The last go-round of purchases I did was for rental HD remote units...clients specifically had their HD flavors in mind as well as cameras. I favored the Ikegami's with Fujinon lenses. After significant market research we ended up with Sony because of the ability to provide a name brand product to producers AND multiple signals out for production and distribution needs. Having the client's comfort zone met with the branded gear being able to fullfill the technical side made the units more profitable.
Frank, John and Donatello - I think you so much for your insight it is truly appreciated. I think I can draw from all of you.
I would like to also thank you for the time you spend helping us newbies. I am sure it is a great sacrafice at times.
the GL2 is OK .. and you could do low budget commericals with it (local cable or small tv channels ).. and you could even shoot a feature etc BUT IMO start thinking of a different camera .. you might consider renting camera's as it should be the project that decides which camera format and not you have a GL2 so you shoot with it on every spot.
If you're just getting started (or if you've been in business for 10 years...) the best use of your time (and money) is in promoting your services to clients and ad agencies -- NOT buying more stuff.
Here's a bit of advice. Every shoot requires specialized equipment which is generally too expensive to buy.
For example, a local car commercial where I live usually consists of a female spokesperson talking about the weekly specials while walking towards a camera which is mounted on a Steadicam. They generally use a wireless microphone of some sort to capture her dialogue.
This commercial requires two things you haven't mentioned. A $11,000 Steadicam and a $2500 Wireless Mic.
Another example is a commercial for a professional (i.e. - dentist, lawyer, etc.)
These types of shoots generally require a substantial amount of light and grip equipment.
Truth is, you don't really need any gear to shoot commercials. That is, if you don't mind renting every time! Renting and leasing are usually bad deals if you can afford to own, but if you can't, it's not a bad alternative.
It's very difficult to sell your service without an impressive demo reel. In fact, impossible. You will likely come to realize the only way to establish yourself in this industry will require a lot of money, a lot of your own money. And, many years of doing hard work and paying dues.
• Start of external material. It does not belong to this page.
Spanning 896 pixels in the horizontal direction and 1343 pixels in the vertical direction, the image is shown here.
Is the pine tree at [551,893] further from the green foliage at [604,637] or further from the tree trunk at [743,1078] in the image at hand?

You will be hard pressed to find someone who doesn't LOVE their job as a Director of Photography.
Your camera is good enough for local broadcast or cablecast. I'd invest in lighting and audio before a new camera; cameras become obsolete a lot faster than lights and mic's. But you may want to verify that you can make a living with cable tv spots.
The sample reel idea is terrific in any case. Even if you don't want to leave your present job, you should buy a case of your own tape stock and regularly put your best stuff on your own reel, and take it home with you. In today's business climate, you never know when your dreams of working for yourself will come true just a little earlier than you'd planned.
Another point to consider is style and experience. Case in point. Panasonic is using a very experienced ASC DP to test their hvx200. Haskel Wexler ASC has shot projects with video. Allen Daviau ASC has shot projects with mini-DV. Mike Figgis did a movie on DV. There are many others. While equipment is important to many projects it is still a tool and if used in the right hands can produce some amazing results. So, keep in mind while you are looking for the "right equipment", you will also want to be looking for your own style and experience. That is the kind of thing that brings clients back.